_The problem_.
Return the listing verbatim, starting at the line that contains "From this photograph, is" and ending with the final line of the listing.

_Records for this exercise_.
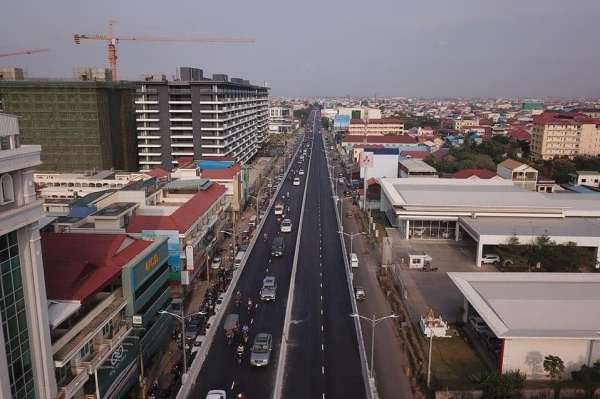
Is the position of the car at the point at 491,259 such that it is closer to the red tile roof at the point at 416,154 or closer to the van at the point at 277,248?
the van at the point at 277,248

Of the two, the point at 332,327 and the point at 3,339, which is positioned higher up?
the point at 3,339

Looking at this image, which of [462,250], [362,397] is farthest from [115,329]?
[462,250]

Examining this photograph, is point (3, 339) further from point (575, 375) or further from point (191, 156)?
point (191, 156)

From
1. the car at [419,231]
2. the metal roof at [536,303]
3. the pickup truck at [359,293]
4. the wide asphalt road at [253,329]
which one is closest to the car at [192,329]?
the wide asphalt road at [253,329]

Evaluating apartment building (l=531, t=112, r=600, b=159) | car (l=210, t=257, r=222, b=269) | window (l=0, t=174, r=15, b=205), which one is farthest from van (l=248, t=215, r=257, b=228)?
apartment building (l=531, t=112, r=600, b=159)

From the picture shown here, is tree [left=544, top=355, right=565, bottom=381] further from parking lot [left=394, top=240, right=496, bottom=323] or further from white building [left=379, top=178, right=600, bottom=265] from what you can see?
white building [left=379, top=178, right=600, bottom=265]

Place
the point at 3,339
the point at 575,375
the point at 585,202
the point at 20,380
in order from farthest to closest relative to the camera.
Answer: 1. the point at 585,202
2. the point at 575,375
3. the point at 20,380
4. the point at 3,339
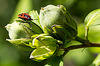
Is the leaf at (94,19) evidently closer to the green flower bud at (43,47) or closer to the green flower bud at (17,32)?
the green flower bud at (43,47)

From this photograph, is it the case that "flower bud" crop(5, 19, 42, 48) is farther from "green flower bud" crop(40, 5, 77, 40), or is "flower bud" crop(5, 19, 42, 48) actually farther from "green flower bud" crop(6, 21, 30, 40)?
"green flower bud" crop(40, 5, 77, 40)

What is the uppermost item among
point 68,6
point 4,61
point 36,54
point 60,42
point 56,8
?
point 68,6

_Result for this task_.
From this photograph, is it the case that "flower bud" crop(5, 19, 42, 48) is farther from "green flower bud" crop(40, 5, 77, 40), or is "flower bud" crop(5, 19, 42, 48) actually farther from "green flower bud" crop(6, 21, 30, 40)?
"green flower bud" crop(40, 5, 77, 40)

What is the uppermost item among
point 68,6
point 4,61
point 36,54
point 60,42
point 56,8
?
point 68,6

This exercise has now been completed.